There was no hot water, no bulbs for him to test the lights. He imagined the power had long been cut off. But this place would do. Hell, yes, anything to get out of sight and out of the sun.

He returned to the car and nestled into the driver's seat. The night was almost spent. His energy drained away; finally, he could stop running, take stock, rest.

He checked his map once more. He'd made a list of tattoo parlours from a search at an internet café, leaving the coffee untouched but filling several pages of a notebook with addresses. It was a massive task, with more than fifty parlours just in the central city area. He'd marked the locations as accurately as he could on the map. One of them, he hoped, would lead him to the Needle; and the Needle would lead him to Mira. Hungry and impatient, he folded the map and fumbled with the tuner until he locked on to the strongest FM signal he could find. Talking Heads were singing about running away from a psycho killer. He laughed, the sound brittle and humourless. He settled back, closed his eyes, tried not to think of the odds against him succeeding.

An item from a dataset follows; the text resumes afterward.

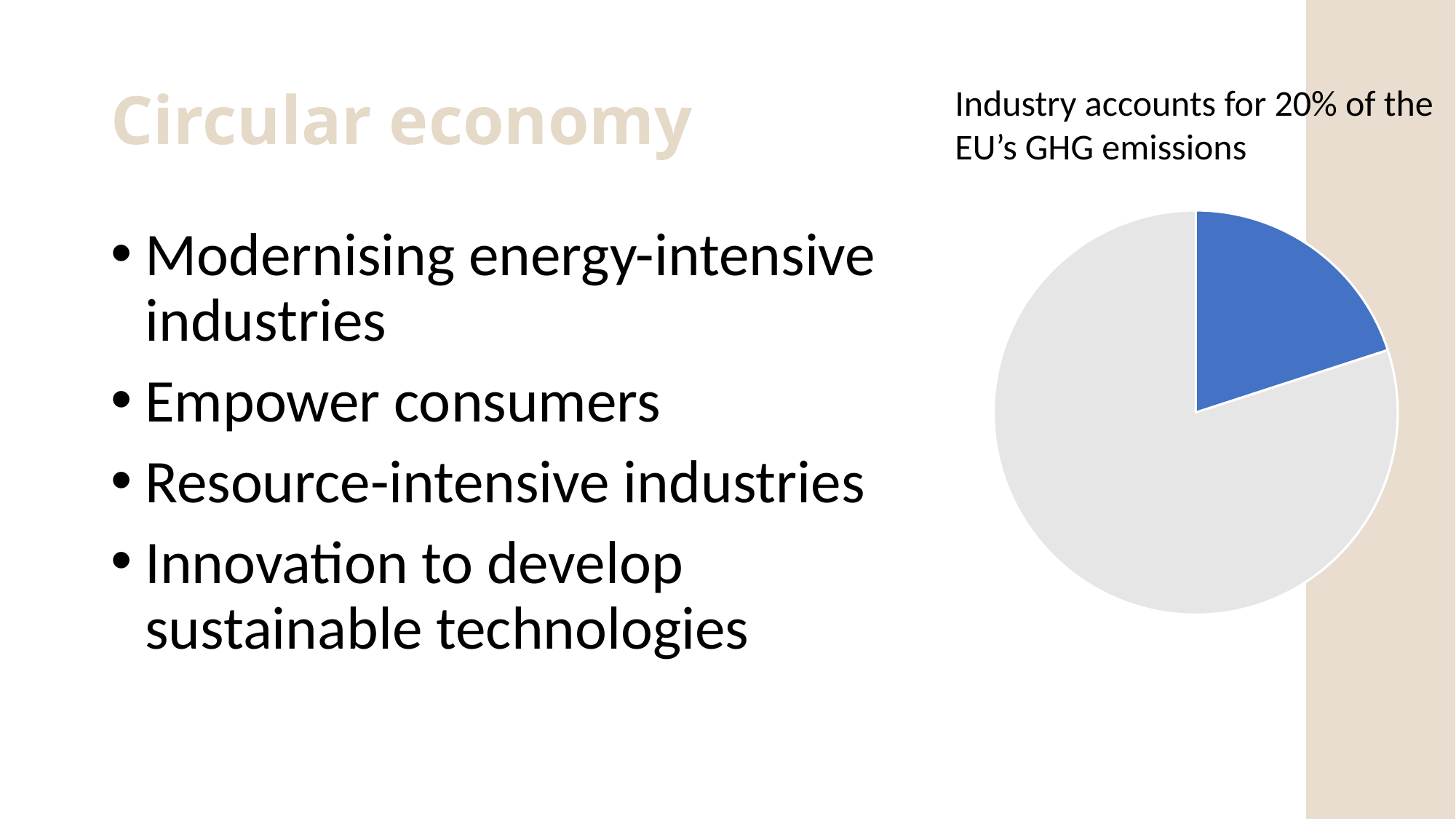
What share of the pie chart is taken by the grey slice representing the rest of the EU's GHG emissions? 80% What colour is the slice representing industry's share of the EU's GHG emissions? Blue What kind of chart is shown on the slide? Pie chart What text appears above the pie chart describing what it shows? Industry accounts for 20% of the EU's GHG emissions How many slices does the pie chart have? 2 Which slice of the pie chart is larger, the blue slice or the grey slice? The grey slice According to the slide, what share of the EU's GHG emissions does industry account for? 20% Is the blue slice of the pie chart greater or less than half of the pie? less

He could understand Danica not wanting him to kill Mira: Dee was her biological mother, after all. But Kala?

Her words came back to him, the two of them arguing as he packed his duffel bag. 'Don't pretend this is about me,' she'd said. And he saw her again, fingering her ear lobe, the flesh smooth now, no sign of the hole left by Mira's savage removal of the silver earring.

It wasn't about Kala, or the things that had been done to her.

'Don't go,' Danica had told him, even though she admitted there was nothing more for her to teach him. 'Killing Mira will resolve nothing.'

Fresh is best. Straight from the vein

Taipan, as though he was saying it for the first time.

So much for a dish best served cold.

He was Taipan's child. That was true. And an orphan twice over. Taipan had also died. And maybe he had found the peace that eluded him in preternatural life. But both Mira and her right-hand man, Hunter — Kevin always thought of the man by his rank, not his name — had survived.

While Kala, Danica and he had escaped — skulking at the arse end of the country, living like leeches in the mud and tropical heat — it did not feel like victory. Not while Mira was free.

Kevin turned off the radio and covered himself with a coat as he laid his seat down, lacking even the strength to crawl into the back.

Dawn came, thin lances of sunlight glowing in the dust. The hunt would begin at sundown.